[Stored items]
········

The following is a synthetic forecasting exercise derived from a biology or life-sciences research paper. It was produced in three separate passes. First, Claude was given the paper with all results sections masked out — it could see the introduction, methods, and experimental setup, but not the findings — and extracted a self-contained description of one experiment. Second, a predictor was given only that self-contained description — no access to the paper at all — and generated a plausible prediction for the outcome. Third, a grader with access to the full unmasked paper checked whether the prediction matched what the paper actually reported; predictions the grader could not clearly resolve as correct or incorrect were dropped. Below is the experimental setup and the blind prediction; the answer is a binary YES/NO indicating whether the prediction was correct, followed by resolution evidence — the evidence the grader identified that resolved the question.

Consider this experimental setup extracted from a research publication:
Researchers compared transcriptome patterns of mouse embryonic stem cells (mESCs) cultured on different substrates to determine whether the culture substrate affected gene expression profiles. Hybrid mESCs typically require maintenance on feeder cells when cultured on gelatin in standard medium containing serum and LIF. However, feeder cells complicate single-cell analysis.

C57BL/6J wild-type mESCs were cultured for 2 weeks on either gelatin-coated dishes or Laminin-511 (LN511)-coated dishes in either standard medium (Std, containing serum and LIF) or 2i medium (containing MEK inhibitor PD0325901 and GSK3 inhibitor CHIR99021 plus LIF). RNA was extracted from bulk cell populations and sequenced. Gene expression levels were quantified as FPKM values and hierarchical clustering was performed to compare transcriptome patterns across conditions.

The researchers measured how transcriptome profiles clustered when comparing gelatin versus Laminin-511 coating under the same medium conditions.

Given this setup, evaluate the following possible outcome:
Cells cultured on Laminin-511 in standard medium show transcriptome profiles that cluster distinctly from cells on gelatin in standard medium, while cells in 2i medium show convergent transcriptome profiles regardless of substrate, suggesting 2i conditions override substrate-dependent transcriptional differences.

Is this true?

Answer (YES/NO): NO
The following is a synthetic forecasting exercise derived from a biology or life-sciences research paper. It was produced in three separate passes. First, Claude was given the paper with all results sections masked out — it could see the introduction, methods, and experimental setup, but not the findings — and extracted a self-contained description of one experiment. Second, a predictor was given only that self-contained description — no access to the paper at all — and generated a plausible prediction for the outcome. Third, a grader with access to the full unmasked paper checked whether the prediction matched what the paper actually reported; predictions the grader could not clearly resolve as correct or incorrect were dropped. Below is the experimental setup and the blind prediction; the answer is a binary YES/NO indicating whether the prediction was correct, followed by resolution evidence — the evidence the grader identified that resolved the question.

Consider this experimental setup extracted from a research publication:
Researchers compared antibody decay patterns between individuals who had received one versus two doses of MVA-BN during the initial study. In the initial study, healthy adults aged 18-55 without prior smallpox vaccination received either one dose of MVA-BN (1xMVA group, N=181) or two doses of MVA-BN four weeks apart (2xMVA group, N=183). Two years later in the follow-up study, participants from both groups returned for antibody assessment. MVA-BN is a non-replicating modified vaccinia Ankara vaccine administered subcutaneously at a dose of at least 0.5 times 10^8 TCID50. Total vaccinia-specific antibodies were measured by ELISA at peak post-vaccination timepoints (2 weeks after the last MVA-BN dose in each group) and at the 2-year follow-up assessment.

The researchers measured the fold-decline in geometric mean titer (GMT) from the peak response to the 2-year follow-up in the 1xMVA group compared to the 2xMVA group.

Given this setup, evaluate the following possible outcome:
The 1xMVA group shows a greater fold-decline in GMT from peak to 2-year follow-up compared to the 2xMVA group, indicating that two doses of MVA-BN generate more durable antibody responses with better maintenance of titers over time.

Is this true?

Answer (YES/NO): NO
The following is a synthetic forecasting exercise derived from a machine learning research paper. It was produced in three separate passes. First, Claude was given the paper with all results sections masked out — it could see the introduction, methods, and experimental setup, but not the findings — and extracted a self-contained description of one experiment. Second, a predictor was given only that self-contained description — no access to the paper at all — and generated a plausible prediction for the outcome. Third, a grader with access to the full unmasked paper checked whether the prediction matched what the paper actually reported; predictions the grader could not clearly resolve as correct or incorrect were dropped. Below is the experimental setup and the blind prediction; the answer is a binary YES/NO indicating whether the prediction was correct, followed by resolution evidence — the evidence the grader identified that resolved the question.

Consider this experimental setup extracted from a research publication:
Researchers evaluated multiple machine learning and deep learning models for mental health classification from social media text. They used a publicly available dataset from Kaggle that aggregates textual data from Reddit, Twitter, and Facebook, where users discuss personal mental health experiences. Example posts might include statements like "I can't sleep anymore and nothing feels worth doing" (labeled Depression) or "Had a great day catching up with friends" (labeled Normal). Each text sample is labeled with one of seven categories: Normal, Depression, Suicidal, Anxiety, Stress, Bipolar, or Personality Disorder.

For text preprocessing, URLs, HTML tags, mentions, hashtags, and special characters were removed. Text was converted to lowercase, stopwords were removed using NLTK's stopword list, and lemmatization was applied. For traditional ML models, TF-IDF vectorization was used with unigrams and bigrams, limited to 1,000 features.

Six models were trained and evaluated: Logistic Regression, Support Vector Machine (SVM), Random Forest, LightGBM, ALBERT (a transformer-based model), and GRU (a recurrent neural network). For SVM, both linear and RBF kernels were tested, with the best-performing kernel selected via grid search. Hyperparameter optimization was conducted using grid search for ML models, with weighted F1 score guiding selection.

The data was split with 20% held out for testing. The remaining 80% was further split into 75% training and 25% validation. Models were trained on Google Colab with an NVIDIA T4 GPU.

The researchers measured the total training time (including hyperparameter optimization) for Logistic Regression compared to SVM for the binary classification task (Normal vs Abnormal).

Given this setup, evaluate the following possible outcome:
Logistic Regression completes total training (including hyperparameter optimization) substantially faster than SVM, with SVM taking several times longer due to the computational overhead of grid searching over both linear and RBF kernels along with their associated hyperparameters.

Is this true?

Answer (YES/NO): YES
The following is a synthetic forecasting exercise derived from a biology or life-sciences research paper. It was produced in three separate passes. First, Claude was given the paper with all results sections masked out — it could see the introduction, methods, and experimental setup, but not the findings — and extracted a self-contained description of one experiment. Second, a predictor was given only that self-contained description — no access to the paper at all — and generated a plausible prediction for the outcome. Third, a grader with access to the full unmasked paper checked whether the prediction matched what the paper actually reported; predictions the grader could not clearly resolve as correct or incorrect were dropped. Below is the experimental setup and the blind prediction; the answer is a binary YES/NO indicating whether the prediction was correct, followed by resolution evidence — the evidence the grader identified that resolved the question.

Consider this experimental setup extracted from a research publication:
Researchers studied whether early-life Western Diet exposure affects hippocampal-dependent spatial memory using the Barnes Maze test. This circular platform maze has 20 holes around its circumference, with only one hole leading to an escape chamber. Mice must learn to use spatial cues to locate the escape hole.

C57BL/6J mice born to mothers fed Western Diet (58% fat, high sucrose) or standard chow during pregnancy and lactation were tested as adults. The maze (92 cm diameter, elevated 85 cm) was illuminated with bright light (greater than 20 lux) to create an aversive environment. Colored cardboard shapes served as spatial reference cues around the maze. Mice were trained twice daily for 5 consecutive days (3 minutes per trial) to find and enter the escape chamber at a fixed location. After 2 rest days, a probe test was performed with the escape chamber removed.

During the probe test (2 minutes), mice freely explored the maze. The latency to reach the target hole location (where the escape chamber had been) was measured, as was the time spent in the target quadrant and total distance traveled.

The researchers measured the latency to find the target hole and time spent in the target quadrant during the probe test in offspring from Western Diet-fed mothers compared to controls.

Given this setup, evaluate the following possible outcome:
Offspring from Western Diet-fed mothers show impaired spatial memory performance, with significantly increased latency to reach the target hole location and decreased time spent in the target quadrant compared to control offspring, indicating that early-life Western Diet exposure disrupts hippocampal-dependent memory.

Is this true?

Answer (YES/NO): NO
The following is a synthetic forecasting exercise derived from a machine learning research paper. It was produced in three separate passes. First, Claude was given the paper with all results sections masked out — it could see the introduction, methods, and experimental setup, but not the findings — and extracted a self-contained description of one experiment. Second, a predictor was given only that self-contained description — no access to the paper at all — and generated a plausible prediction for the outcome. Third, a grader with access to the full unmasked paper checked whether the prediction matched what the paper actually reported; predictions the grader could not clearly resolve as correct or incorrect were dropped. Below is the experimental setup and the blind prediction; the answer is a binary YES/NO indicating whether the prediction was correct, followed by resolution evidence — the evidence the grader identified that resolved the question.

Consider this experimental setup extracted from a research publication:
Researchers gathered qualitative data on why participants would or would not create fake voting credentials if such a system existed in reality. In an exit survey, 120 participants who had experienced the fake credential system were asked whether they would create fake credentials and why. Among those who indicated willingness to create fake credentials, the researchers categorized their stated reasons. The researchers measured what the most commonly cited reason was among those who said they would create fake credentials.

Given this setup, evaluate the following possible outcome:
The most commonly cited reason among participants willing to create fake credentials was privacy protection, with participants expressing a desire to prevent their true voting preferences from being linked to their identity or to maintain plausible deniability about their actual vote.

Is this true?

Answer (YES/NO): NO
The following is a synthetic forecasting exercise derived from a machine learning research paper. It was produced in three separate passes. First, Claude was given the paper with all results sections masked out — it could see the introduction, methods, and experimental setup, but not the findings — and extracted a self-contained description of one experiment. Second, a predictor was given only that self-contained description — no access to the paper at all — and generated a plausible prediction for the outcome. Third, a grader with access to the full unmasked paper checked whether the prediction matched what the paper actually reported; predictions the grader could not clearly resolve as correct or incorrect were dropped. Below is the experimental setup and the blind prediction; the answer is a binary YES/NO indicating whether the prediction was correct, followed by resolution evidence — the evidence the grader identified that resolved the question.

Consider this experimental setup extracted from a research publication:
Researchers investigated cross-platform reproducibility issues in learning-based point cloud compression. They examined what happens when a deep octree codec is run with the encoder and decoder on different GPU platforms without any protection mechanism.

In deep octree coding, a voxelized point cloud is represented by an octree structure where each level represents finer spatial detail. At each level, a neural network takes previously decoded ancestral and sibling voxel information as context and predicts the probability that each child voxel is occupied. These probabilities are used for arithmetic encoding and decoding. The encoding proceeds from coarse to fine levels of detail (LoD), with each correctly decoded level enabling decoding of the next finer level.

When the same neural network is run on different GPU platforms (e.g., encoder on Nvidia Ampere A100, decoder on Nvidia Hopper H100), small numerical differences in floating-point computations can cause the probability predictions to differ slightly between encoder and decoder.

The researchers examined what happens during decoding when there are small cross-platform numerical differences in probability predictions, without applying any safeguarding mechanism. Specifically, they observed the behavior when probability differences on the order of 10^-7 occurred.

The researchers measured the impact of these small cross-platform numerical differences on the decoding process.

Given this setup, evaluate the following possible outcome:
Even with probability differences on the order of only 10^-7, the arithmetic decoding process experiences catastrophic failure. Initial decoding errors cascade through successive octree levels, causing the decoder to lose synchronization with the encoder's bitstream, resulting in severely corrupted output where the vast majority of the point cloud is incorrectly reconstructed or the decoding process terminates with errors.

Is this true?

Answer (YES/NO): YES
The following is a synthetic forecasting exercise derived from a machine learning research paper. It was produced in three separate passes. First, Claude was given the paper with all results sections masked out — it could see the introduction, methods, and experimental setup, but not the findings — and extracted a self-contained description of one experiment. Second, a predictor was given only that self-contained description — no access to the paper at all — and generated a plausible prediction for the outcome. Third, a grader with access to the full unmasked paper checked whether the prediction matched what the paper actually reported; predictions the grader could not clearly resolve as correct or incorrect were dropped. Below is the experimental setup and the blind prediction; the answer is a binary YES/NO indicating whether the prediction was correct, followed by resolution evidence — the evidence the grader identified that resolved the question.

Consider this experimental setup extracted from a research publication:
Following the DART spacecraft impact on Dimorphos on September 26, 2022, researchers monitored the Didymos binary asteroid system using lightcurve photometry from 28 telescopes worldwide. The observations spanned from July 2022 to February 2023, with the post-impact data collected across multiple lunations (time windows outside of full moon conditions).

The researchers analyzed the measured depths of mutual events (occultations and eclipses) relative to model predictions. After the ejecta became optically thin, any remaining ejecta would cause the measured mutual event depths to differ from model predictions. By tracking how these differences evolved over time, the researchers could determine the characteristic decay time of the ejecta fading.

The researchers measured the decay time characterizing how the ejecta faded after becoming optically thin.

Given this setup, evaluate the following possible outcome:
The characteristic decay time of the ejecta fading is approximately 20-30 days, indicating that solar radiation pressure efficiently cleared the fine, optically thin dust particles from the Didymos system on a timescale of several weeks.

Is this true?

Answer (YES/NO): YES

········

WHAT NEEDS TO BE DONE :: Among the lines of the data, find every one that holds "ejecta" and copy it.

TASK RESULT ::
The researchers analyzed the measured depths of mutual events (occultations and eclipses) relative to model predictions. After the ejecta became optically thin, any remaining ejecta would cause the measured mutual event depths to differ from model predictions. By tracking how these differences evolved over time, the researchers could determine the characteristic decay time of the ejecta fading.
The researchers measured the decay time characterizing how the ejecta faded after becoming optically thin.
The characteristic decay time of the ejecta fading is approximately 20-30 days, indicating that solar radiation pressure efficiently cleared the fine, optically thin dust particles from the Didymos system on a timescale of several weeks.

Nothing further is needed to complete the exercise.